EXTRAIT CHOISI:
----------

Queimada
7.1
Queimada

Film de Gillo Pontecorvo (1969)

Néo-colonialisme : mode d'emploi

( Comment passer à côté de la superbe B.O. du Maestro Ennio Morricone ! Qu'il devait d'ailleurs particulièrement apprécier car il la jouait très régulièrement en concert, malgré que le film ne soit pas très célèbre. Je garde un souvenir ému du concert parisien de 2016 où sa version d'Abolicao fut un des grands moments... https://m.youtube.com/playlist?list=PLDmdF1ma6cZpyDjKDytouCh8fsq4E4kIF)


Trois années après la sortie de l'explosif La Bataille d'Alger, Gillo Pontecorvo récidivait en 1969 avec la sortie d'un nouveau pamphlet anti-impérialiste. Porté par un grand Marlon Brando très impliqué, ce Queimada reste, plus de 50 ans après sa sortie, toujours aussi actuel et malaisant.

----------

MATÉRIAU DE TRAVAIL:
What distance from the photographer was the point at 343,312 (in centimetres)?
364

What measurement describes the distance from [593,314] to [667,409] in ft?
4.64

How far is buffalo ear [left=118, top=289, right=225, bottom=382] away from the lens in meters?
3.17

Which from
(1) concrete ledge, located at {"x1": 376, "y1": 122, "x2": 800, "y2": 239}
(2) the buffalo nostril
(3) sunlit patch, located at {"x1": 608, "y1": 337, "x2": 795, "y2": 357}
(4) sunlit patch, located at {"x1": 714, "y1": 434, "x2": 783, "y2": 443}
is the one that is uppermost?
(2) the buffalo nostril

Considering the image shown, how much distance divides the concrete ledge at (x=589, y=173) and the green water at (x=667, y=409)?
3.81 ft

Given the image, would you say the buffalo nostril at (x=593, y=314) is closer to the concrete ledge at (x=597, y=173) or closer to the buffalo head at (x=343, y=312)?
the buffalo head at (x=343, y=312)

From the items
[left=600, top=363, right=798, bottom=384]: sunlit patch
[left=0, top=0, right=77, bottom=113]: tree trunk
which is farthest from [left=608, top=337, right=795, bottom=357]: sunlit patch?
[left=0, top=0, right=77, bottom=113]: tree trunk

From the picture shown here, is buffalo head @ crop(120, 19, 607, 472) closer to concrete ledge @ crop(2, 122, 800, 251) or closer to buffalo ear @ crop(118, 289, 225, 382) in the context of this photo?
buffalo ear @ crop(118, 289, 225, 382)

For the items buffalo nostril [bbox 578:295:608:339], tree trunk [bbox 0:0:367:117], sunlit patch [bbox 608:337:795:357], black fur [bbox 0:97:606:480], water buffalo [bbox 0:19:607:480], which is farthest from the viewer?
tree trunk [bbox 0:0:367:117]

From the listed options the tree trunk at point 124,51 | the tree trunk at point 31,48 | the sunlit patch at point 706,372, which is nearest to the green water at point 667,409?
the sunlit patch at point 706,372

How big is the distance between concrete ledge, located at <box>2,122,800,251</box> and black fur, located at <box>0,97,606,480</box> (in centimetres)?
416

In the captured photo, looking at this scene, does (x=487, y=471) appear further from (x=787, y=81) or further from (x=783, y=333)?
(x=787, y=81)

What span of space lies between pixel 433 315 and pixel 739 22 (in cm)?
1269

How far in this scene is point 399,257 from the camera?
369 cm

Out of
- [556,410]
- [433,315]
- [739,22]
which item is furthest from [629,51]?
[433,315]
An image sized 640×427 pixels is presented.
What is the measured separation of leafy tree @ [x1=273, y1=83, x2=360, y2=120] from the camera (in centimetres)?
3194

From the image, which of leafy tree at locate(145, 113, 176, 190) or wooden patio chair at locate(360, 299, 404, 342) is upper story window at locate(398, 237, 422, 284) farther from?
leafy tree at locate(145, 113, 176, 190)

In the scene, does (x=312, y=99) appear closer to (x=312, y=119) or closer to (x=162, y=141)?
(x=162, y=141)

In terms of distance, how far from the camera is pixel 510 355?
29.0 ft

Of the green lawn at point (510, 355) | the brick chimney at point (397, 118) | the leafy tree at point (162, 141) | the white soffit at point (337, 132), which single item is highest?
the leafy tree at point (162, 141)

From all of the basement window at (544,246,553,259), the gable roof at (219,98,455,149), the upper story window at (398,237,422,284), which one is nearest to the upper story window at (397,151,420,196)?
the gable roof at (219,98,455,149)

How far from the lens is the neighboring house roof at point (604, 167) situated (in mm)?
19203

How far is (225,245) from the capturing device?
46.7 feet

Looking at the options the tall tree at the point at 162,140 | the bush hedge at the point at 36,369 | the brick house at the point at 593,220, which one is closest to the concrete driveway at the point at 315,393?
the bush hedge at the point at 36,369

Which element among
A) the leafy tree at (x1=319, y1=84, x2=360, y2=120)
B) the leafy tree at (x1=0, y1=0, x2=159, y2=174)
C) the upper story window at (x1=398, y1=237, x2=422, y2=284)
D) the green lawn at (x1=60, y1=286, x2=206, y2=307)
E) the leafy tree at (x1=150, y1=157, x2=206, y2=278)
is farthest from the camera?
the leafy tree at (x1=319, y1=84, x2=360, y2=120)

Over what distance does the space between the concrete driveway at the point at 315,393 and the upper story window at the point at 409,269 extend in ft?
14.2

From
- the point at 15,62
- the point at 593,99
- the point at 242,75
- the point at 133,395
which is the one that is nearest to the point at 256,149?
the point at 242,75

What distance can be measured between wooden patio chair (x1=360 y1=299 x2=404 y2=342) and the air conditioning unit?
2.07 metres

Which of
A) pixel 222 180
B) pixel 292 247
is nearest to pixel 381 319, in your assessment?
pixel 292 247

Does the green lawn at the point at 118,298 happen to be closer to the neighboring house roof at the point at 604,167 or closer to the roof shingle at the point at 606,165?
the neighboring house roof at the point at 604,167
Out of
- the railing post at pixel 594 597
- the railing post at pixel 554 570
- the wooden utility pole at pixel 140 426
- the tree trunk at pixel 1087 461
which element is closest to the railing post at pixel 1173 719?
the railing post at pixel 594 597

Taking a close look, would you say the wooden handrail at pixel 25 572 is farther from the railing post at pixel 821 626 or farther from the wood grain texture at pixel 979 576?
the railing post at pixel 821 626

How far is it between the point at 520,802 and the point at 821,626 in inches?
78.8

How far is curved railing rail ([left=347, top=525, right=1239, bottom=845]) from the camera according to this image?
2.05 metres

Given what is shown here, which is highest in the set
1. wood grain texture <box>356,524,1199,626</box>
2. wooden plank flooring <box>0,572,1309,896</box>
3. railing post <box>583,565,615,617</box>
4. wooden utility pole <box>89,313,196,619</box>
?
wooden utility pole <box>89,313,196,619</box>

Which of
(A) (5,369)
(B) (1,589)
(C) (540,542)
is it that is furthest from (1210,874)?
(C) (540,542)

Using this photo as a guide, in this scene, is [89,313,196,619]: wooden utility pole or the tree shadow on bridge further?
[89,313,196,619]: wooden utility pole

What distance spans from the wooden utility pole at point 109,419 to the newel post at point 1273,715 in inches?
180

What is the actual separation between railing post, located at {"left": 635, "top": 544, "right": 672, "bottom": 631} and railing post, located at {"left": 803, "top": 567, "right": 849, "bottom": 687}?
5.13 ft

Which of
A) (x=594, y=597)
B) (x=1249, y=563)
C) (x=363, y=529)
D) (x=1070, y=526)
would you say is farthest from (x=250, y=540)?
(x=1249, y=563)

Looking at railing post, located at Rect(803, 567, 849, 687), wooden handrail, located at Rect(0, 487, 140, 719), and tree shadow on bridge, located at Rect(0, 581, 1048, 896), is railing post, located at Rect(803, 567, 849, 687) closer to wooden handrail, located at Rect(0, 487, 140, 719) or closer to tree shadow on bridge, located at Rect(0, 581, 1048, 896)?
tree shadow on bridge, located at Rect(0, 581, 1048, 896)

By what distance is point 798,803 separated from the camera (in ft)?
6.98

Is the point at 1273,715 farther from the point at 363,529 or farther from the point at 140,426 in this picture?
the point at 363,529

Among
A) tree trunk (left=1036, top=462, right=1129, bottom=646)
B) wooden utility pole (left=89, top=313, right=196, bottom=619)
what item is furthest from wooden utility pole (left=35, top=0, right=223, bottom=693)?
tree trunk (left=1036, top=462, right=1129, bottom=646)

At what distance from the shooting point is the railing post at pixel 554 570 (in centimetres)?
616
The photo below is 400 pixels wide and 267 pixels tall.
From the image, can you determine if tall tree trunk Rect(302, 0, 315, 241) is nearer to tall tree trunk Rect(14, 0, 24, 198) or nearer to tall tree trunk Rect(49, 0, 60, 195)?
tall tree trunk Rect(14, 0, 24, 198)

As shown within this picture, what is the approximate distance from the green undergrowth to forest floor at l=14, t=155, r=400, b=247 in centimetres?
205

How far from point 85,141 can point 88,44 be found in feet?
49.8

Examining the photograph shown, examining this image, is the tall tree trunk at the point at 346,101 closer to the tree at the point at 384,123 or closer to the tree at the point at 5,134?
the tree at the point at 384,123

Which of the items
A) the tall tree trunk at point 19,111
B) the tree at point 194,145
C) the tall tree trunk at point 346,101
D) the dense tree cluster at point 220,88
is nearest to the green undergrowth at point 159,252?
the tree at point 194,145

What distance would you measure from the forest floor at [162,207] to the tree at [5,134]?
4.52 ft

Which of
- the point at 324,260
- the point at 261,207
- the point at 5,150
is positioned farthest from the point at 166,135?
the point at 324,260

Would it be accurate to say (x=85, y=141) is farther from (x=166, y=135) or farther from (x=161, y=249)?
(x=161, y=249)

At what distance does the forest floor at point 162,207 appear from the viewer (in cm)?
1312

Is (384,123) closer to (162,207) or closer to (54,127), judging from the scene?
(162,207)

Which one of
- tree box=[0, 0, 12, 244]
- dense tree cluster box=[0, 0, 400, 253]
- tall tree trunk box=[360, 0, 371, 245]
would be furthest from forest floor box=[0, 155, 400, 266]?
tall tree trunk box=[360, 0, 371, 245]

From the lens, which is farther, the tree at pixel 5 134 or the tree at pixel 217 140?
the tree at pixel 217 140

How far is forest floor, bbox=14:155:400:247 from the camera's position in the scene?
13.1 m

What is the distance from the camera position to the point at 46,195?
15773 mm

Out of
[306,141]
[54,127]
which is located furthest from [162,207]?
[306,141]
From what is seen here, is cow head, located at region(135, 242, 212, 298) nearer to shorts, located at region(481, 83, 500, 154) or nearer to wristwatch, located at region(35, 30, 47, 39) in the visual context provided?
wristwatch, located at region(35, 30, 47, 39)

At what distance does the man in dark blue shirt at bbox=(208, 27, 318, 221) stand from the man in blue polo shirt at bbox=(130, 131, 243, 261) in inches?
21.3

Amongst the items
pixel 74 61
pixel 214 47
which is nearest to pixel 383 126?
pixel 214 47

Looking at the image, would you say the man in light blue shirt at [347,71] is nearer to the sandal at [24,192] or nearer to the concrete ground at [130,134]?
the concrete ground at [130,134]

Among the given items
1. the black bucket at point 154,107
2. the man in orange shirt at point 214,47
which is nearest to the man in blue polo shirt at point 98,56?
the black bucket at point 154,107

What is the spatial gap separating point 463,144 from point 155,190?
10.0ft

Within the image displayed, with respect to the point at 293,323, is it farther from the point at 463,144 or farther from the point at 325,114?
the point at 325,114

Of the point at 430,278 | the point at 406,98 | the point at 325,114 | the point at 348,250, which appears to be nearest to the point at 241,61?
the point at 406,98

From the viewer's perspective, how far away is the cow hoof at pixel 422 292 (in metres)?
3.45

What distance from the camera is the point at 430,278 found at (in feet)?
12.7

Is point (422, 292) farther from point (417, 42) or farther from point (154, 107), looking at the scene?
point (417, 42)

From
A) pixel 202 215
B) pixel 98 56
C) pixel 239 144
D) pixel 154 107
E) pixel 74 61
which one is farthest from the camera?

----------

LISTE DES TÂCHES:
1. Indiquez si chacune des affirmations suivantes concorde avec l'extrait sur le film Queimada. Répondez par oui ou par non, puis citez fidèlement les mots de l'extrait qui tranchent la question : (a) Le film est sorti trois ans après La Bataille d'Alger. (b) La bande originale du film est due à Ennio Morricone. (c) Le concert parisien évoqué a eu lieu en 2018.
2. Renommez « camera » en « lens » dans les enregistrements, en partant de la ligne qui contient « What is the spatial » et jusqu'à la fin des enregistrements, puis reproduisez ces seules lignes sans rien y changer d'autre.

TÂCHES RÉSOLUES:
1.
(a) Oui : « Trois années après la sortie de l'explosif La Bataille d'Alger, Gillo Pontecorvo récidivait en 1969 ».
(b) Oui : « la superbe B.O. du Maestro Ennio Morricone ».
(c) Non : « du concert parisien de 2016 ».

2.
What is the spatial gap separating point 463,144 from point 155,190?
10.0ft

Within the image displayed, with respect to the point at 293,323, is it farther from the point at 463,144 or farther from the point at 325,114?
the point at 325,114

Of the point at 430,278 | the point at 406,98 | the point at 325,114 | the point at 348,250, which appears to be nearest to the point at 241,61?
the point at 406,98

From the viewer's perspective, how far away is the cow hoof at pixel 422 292 (in metres)?
3.45

What distance from the lens is the point at 430,278 found at (in feet)?
12.7

Is point (422, 292) farther from point (417, 42) or farther from point (154, 107), looking at the scene?
point (417, 42)

From
A) pixel 202 215
B) pixel 98 56
C) pixel 239 144
D) pixel 154 107
E) pixel 74 61
which one is farthest from the lens?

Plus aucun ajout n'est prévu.